• **RECORDS TO USE**

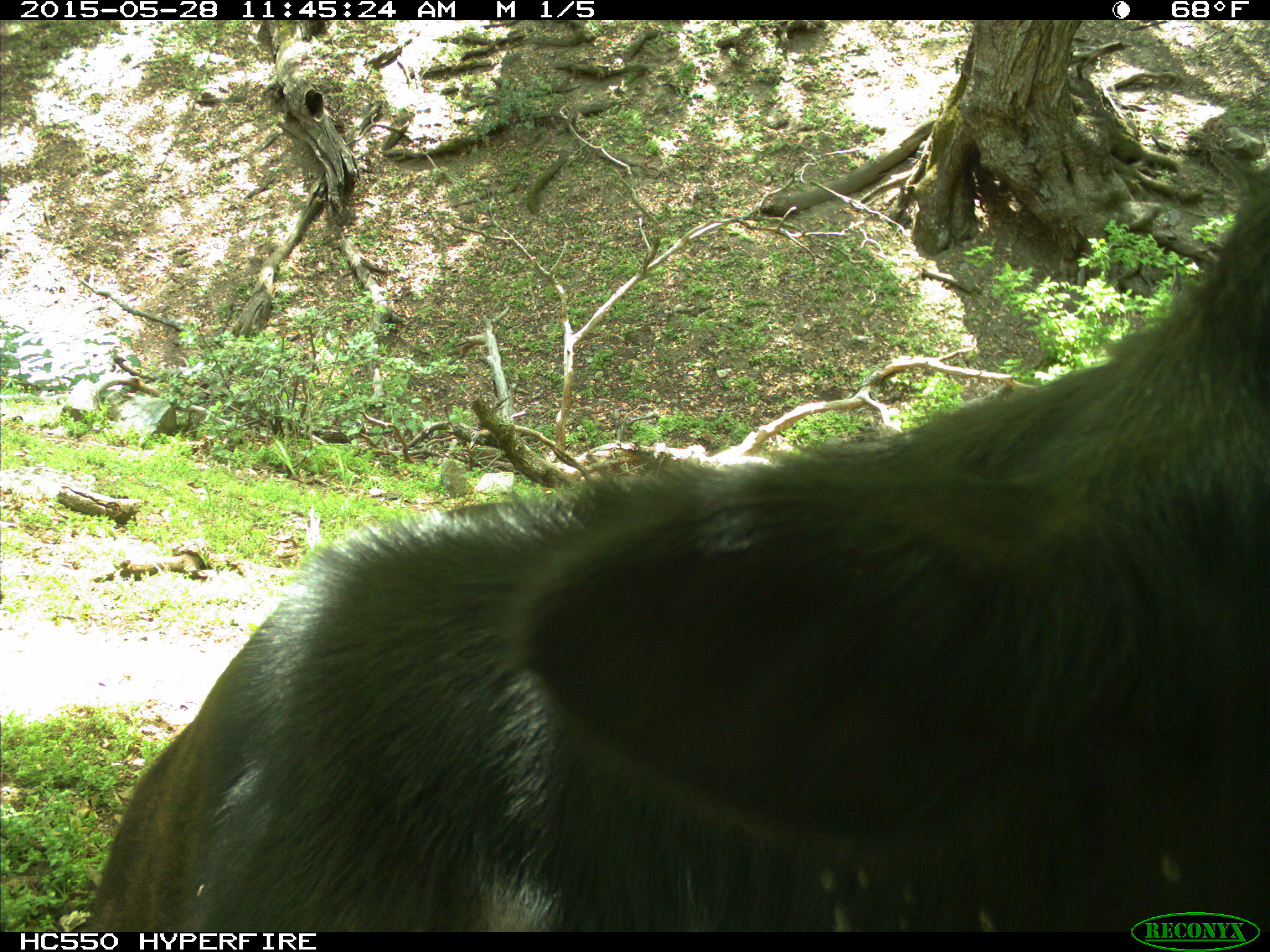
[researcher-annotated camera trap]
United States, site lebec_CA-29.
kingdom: Animalia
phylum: Chordata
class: Mammalia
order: Artiodactyla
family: Bovidae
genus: Bos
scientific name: Bos taurus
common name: domestic cow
Bos taurus (domestic cow).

• **GOAL OF THE EXERCISE**
From the first record to the last, transcribe everything exactly but drop the pictures.

• **TASK SOLUTION**
[researcher-annotated camera trap]
United States, site lebec_CA-29.
kingdom: Animalia
phylum: Chordata
class: Mammalia
order: Artiodactyla
family: Bovidae
genus: Bos
scientific name: Bos taurus
common name: domestic cow
Bos taurus (domestic cow).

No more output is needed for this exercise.